I've been on a kick lately building browser-based tools that don't upload your stuff anywhere. After doing PDF tools and converters, I figured image editing was the obvious next target. So I built three things: a photo editor, a meme generator, and a background remover. All running on Canvas API, all client-side, all free.

Here's what I learned about pushing Canvas to its limits.

The Photo Editor: CSS Filters Meet Canvas

Browsers have CSS filters — brightness(), contrast(), saturate(), blur(), etc. They're great for previewing edits, but if you want to actually export an edited image, you need to apply those filters at the pixel level using Canvas.

● **Exercise**
Update the text on browser-based image tools: write it out from "Here's what I" up to and including "level using Canvas.", with "previewing" changed to "trying out". The listing isn't needed.

● **Dataset excerpt**

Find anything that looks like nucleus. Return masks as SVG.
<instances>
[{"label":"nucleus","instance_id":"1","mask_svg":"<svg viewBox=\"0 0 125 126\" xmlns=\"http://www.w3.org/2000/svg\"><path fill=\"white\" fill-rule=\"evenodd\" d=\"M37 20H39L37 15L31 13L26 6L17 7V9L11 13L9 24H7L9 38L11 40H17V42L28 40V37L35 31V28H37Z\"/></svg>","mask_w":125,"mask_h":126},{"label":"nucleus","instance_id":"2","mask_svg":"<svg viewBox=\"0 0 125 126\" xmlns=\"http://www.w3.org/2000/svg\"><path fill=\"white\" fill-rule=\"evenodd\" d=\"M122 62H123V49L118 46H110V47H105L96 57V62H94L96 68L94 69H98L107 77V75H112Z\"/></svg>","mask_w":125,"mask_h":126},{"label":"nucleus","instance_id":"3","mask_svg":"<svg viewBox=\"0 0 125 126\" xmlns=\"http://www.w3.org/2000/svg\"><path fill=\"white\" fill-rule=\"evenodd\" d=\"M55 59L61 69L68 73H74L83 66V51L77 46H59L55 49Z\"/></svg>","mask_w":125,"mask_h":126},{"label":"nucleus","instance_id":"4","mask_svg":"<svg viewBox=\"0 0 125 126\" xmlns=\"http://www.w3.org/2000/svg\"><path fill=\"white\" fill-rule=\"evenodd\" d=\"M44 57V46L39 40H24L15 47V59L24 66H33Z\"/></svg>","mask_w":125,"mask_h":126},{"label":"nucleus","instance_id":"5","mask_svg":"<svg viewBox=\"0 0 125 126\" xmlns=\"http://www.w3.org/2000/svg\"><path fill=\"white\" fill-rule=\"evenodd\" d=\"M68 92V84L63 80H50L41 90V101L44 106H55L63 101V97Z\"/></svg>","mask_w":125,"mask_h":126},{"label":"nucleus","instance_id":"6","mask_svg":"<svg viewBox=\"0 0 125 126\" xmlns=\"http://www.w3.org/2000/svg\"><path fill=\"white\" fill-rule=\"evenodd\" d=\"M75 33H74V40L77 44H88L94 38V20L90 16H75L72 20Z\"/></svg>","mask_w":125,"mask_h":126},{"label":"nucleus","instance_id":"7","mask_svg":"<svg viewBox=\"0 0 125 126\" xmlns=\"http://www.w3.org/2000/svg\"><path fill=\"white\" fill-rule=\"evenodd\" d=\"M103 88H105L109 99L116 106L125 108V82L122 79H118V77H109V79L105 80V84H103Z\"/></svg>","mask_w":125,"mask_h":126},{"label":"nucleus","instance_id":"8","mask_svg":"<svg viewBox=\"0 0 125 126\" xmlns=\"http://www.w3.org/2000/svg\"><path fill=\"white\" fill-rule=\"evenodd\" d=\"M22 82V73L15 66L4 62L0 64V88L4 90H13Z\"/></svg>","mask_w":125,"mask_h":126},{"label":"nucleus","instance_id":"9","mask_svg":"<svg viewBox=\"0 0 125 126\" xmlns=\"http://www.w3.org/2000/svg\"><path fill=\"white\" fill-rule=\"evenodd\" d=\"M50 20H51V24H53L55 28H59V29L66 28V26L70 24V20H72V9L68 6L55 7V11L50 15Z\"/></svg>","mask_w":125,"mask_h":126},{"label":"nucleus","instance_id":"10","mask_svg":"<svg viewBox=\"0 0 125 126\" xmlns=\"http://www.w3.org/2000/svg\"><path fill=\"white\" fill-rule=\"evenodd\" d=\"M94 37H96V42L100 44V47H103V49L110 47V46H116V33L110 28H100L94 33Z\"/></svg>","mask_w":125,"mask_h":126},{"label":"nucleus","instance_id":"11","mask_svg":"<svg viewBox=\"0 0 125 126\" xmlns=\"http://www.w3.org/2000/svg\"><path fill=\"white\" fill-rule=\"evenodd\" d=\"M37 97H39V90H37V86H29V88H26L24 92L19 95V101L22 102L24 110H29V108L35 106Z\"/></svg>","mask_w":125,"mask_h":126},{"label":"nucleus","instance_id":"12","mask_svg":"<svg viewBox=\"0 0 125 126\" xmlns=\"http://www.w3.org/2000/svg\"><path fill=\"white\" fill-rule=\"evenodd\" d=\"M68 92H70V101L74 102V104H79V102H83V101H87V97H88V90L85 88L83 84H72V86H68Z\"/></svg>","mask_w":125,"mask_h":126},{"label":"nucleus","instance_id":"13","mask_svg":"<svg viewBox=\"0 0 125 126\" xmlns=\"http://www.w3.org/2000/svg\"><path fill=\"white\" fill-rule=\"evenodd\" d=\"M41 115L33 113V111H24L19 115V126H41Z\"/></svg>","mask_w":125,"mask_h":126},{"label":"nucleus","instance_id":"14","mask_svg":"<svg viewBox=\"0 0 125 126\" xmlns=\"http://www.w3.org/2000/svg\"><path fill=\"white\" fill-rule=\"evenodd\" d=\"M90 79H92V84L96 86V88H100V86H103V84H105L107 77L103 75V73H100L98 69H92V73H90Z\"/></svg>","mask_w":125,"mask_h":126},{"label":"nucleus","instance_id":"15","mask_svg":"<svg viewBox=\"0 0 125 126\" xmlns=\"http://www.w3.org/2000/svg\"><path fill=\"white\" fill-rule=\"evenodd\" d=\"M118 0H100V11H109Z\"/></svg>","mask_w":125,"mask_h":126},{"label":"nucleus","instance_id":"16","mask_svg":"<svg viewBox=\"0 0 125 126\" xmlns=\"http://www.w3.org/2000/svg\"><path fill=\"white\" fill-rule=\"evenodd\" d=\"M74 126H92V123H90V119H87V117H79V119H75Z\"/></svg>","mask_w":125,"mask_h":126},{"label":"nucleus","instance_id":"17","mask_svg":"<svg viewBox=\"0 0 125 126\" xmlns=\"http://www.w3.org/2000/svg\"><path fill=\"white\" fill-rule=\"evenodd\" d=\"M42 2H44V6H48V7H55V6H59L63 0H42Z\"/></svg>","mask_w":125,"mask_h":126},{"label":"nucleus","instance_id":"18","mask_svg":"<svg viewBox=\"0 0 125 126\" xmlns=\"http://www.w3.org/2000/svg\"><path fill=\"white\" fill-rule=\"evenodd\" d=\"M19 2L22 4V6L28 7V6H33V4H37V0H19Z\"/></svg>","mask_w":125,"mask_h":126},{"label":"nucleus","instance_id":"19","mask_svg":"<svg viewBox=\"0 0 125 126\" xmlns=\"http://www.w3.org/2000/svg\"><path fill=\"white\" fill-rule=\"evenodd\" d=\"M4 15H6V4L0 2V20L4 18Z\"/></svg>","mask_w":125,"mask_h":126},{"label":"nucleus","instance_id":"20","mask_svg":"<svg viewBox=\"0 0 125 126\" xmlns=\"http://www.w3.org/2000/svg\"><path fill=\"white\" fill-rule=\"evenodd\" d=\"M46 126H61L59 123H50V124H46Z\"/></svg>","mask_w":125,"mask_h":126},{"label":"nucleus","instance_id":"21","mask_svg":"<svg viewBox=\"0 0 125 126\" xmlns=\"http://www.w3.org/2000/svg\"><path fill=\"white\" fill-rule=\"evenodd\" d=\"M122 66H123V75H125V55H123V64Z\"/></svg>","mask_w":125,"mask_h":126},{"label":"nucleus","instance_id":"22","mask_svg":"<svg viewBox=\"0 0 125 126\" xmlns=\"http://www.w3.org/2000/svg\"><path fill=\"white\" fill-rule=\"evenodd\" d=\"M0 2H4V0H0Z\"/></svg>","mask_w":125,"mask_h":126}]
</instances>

● **Exercise result**
Here's what I learned about pushing Canvas to its limits.

The Photo Editor: CSS Filters Meet Canvas

Browsers have CSS filters — brightness(), contrast(), saturate(), blur(), etc. They're great for trying out edits, but if you want to actually export an edited image, you need to apply those filters at the pixel level using Canvas.